Take a look at Merriam-Webster’s definitions of guilt and guilty. Notice  several of the words and/or phrases in the definitions – breach of conduct, violating law, penalty, offense, inadequacy, self-reproach, grave, crime. 

Think of how you feel when you have engaged in a healthy eating behavior like following your meal plan well. Think about when you have “enjoyed” something to eat. Think about when you have had a successful day. Or, think of how you feel when you “slip” and use an eating disordered behavior. Is your eating disorder right there, waiting to tear you down for having a good day or doing something good for your recovery? Is the healthy part of your brain making you feel badly for making a mistake… for not being perfect?
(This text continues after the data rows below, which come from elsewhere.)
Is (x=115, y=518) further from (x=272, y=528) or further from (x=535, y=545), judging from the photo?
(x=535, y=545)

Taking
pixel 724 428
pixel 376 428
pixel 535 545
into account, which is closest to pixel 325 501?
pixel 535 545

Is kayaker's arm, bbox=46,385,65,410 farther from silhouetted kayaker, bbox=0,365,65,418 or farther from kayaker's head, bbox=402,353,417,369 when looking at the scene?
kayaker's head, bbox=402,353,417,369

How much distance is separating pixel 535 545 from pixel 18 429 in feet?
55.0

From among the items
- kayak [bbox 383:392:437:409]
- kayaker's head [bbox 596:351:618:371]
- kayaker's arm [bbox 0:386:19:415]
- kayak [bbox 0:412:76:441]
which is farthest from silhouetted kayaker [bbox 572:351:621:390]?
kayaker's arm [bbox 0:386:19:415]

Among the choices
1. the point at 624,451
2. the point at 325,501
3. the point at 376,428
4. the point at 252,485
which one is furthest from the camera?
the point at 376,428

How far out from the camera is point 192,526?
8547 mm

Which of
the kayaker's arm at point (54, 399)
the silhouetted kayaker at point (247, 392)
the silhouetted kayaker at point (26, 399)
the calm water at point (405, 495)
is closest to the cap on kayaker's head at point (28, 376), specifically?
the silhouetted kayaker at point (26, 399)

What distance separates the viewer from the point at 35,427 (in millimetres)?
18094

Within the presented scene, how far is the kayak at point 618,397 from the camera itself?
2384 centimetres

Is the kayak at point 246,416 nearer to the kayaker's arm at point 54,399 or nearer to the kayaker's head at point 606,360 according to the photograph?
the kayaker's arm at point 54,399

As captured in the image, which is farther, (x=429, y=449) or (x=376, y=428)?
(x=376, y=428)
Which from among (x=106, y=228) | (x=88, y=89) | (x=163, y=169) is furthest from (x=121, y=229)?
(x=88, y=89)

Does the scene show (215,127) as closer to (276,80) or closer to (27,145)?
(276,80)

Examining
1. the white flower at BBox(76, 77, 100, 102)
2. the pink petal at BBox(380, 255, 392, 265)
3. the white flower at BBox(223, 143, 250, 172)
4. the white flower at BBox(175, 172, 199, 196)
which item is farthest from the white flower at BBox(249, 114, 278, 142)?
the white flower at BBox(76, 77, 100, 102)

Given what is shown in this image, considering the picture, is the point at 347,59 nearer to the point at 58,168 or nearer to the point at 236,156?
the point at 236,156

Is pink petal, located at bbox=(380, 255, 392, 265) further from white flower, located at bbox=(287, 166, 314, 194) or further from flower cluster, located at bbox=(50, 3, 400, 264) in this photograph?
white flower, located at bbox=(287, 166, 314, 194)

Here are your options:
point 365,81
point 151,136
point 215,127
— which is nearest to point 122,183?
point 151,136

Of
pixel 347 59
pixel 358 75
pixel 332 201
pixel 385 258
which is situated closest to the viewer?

Isn’t it incredible how almost anything you do with your food can elicit this powerful, negative, undermining feeling of guilt? Your eating disordered mind tries to make you feel “guilty” if you do the healthy thing so that you won’t do it again or makes you doubt if you can keep it up. That’s the game that your eating disorder plays. It’s a “no win” game that’s designed to make you lose, no matter what move you make. It’s like playing chess against an expert who knows all your moves in advance.

But, the perfectionistic, authoritative, inflexible part of your mind might also make you feel guilty when you make a mistake, as though you have to do everything perfectly in order to recover and if you make a mistake, you need to feel guilty or be “punished” in some way.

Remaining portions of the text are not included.